Cristãos do Iraque encaram duro dilema: resistir ou emigrar
Roma, 11 de Agosto de 2014 (Zenit.org)
O patriarca caldeu da Babilónia destacou a extensão do drama
dos refugiados no norte do Iraque, alertou para a escalada das
necessidades humanitárias e disse que as dificuldades que os iraquianos
enfrentam devem “empurrar as consciências a agir”.
Em comunicado divulgado neste domingo, o patriarca Louis Raphaël I
Sako disse que o "nível do desastre é extremo" e que é preciso fazer
mais para "secar as fontes dos recursos desses terroristas islâmicos".
Sako acrescentou que, nas aldeias cristãs próximas de Mossul e até as
fronteiras da região do Curdistão, "as igrejas estão desertas e foram
profanadas".
"Cinco bispos estão fora das suas dioceses, os padres e freiras
tiveram que deixar as suas missões e instituições, abandonando tudo".
Ele disse que as famílias também "fugiram com os filhos e deixaram todo o
resto para trás!".
A situação dos cristãos iraquianos piorou com a expansão das forças
do Estado Islâmico (EI) por toda a planície de Nínive. Em Julho, o grupo
terrorista tinha emitido um ultimato exigindo que os cristãos se
convertessem, pagassem um imposto por serem "infiéis" ou encarassem a
morte. Milhares de fiéis iraquianos fugiram de Mossul, a segunda maior
cidade do país.
Em sua declaração, o patriarca Sako denunciou que as crianças e os
idosos da região estão doentes e morrendo, junto com milhares de
famílias em fuga que estão espalhadas pela região do Curdistão depois de
terem perdido tudo.
Dado que os militantes do EI continuam avançando, a ajuda humanitária
é insuficiente, afirmou Sako. 70.000 cristãos deslocados e outras
minorias religiosas fugiram para Ankawa, um subúrbio de Erbil, onde
estão procurando refúgio em igrejas e escolas ou vivendo em condições
deploráveis nas ruas e em parques públicos.
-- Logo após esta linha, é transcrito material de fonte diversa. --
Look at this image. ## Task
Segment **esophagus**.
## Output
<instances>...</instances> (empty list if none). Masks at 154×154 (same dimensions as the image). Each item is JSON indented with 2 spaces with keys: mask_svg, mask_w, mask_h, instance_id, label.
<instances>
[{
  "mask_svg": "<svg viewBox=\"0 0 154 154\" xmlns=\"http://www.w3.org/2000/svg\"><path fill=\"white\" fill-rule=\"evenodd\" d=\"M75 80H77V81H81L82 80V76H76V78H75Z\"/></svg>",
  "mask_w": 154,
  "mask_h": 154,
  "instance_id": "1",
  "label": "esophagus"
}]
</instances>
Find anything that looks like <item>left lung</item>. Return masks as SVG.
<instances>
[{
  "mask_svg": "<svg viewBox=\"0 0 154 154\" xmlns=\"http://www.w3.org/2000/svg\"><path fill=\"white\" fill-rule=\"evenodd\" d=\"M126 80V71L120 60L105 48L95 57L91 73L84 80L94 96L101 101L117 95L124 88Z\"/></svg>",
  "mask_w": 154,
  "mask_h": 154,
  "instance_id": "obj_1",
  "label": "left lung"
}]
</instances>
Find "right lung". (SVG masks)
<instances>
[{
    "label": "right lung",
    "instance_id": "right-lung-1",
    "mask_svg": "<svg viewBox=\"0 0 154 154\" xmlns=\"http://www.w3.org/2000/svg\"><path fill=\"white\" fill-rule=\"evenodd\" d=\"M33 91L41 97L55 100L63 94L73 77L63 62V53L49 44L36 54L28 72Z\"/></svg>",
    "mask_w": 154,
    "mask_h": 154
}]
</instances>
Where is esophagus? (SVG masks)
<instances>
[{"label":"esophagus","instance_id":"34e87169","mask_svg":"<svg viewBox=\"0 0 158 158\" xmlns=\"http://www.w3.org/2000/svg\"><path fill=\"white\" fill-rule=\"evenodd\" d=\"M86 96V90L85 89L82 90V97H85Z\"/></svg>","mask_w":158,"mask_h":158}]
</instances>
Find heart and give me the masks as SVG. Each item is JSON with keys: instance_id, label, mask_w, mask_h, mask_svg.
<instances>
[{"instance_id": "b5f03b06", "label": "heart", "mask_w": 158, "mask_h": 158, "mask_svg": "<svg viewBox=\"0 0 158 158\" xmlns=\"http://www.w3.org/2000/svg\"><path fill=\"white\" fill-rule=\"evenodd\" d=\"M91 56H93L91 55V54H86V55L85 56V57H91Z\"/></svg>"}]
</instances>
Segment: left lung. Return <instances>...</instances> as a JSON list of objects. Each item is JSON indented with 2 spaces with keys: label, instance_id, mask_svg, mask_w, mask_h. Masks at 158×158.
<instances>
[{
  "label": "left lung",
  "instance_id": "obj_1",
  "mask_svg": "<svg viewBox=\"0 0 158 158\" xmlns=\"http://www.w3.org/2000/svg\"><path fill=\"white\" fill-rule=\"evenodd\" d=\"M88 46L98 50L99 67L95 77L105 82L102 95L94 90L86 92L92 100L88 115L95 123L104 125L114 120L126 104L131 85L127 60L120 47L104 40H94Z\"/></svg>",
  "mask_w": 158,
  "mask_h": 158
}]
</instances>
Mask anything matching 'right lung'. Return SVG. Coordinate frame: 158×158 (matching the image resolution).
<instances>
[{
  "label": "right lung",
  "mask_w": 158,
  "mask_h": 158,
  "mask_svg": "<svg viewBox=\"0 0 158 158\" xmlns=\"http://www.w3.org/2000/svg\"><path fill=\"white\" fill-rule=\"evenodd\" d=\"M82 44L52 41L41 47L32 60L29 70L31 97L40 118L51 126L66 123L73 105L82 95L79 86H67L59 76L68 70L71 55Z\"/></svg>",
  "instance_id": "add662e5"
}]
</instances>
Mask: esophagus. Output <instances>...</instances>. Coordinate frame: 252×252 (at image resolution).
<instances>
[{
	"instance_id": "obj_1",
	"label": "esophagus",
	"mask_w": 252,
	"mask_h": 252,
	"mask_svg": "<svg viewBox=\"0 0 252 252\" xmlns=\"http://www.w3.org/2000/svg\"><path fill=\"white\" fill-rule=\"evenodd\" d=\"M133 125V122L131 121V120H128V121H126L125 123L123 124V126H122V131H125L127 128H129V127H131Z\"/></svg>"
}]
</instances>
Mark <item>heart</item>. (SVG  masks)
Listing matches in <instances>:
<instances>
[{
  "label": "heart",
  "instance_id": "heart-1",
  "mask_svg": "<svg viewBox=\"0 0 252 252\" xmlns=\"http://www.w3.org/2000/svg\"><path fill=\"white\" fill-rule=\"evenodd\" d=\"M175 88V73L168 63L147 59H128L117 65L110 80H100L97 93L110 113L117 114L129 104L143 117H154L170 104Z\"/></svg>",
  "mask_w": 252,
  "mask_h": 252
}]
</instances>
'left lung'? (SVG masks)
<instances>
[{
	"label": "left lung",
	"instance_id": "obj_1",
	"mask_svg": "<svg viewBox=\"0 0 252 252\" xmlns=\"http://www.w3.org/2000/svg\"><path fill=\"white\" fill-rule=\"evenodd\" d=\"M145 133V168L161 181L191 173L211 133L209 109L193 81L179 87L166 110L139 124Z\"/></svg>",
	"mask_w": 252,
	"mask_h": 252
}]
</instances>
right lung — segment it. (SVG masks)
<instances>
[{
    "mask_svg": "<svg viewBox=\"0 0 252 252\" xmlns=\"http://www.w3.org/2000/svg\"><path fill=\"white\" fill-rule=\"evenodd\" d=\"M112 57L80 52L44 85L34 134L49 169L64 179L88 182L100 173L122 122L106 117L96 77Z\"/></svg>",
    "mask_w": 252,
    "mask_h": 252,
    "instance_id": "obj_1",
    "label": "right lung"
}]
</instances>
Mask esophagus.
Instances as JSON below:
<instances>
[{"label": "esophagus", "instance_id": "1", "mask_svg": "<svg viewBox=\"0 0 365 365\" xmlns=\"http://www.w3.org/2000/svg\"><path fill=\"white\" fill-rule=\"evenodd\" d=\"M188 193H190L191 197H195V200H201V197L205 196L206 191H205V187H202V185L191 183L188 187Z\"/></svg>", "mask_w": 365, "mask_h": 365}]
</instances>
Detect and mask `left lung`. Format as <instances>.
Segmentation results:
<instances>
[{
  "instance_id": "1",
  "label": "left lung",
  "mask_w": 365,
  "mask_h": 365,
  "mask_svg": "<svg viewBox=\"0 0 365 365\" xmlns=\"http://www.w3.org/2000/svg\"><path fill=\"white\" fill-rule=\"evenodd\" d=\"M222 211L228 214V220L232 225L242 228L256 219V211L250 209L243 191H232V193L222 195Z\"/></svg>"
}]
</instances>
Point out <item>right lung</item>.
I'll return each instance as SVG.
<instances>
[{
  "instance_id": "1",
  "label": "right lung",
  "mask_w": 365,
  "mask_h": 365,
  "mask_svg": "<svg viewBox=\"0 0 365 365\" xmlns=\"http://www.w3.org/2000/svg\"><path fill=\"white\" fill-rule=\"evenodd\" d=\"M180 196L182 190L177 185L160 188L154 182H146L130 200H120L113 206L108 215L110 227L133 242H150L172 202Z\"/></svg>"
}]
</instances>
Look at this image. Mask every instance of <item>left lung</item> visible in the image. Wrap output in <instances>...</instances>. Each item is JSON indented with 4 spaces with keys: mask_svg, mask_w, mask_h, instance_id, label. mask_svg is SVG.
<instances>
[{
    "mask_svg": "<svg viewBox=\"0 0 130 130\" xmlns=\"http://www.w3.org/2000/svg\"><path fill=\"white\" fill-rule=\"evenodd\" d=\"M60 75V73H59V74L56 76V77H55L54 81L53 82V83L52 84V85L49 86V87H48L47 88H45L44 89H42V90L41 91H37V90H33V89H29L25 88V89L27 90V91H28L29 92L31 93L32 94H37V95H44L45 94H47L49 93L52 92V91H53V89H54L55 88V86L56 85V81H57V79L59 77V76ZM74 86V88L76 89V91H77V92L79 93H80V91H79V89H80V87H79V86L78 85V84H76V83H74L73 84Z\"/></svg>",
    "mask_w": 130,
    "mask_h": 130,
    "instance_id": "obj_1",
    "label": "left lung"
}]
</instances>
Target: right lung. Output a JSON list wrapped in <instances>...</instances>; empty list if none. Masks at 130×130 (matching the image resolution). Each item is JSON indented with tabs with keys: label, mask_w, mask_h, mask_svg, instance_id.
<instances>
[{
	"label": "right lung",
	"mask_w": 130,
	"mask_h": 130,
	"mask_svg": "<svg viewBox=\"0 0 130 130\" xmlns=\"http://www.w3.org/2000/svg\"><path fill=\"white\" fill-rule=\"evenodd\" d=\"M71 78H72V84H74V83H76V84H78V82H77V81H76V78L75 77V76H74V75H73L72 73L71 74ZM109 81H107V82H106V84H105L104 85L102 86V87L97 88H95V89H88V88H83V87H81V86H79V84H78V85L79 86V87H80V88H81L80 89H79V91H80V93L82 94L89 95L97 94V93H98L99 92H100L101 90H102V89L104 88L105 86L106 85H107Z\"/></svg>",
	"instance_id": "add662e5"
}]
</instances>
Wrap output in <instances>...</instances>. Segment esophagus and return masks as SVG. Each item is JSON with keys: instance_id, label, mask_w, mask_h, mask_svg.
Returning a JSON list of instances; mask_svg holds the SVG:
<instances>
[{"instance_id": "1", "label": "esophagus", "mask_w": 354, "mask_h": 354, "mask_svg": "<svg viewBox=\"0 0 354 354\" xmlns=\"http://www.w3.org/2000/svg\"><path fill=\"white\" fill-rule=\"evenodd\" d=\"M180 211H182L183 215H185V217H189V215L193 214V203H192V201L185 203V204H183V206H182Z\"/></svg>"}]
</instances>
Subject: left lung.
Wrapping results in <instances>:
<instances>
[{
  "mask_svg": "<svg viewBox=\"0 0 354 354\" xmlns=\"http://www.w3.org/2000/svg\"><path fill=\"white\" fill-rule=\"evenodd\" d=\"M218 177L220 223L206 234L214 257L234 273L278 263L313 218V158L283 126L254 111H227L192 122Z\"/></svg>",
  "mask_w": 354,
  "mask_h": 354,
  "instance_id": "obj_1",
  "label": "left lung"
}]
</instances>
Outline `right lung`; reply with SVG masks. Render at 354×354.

Com a escalada das necessidades humanitárias, o patriarca caldeu fez
críticas à lentidão da coordenação internacional e à limitada eficácia
da ajuda às milhares de pessoas que aguardam apoio imediato.
As igrejas estão fazendo tudo o que podem, mas Sako declarou que
outras entidades devem fazer mais. A decisão do presidente Obama de dar
apenas assistência militar para proteger Erbil "é decepcionante", disse
ele, já que os militares não vão atacar o EI em Mossul e na planície de
Nínive.
Como Obama já disse que tem interesse em impedir que os militantes
islâmicos estabeleçam um califado no Iraque, muitos ainda esperam acção
militar e humanitária concreta. Apesar do número crescente de ataques
aéreos dos EUA, muitos afirmam que a operação é insuficiente para
destruir as forças extremistas islâmicas.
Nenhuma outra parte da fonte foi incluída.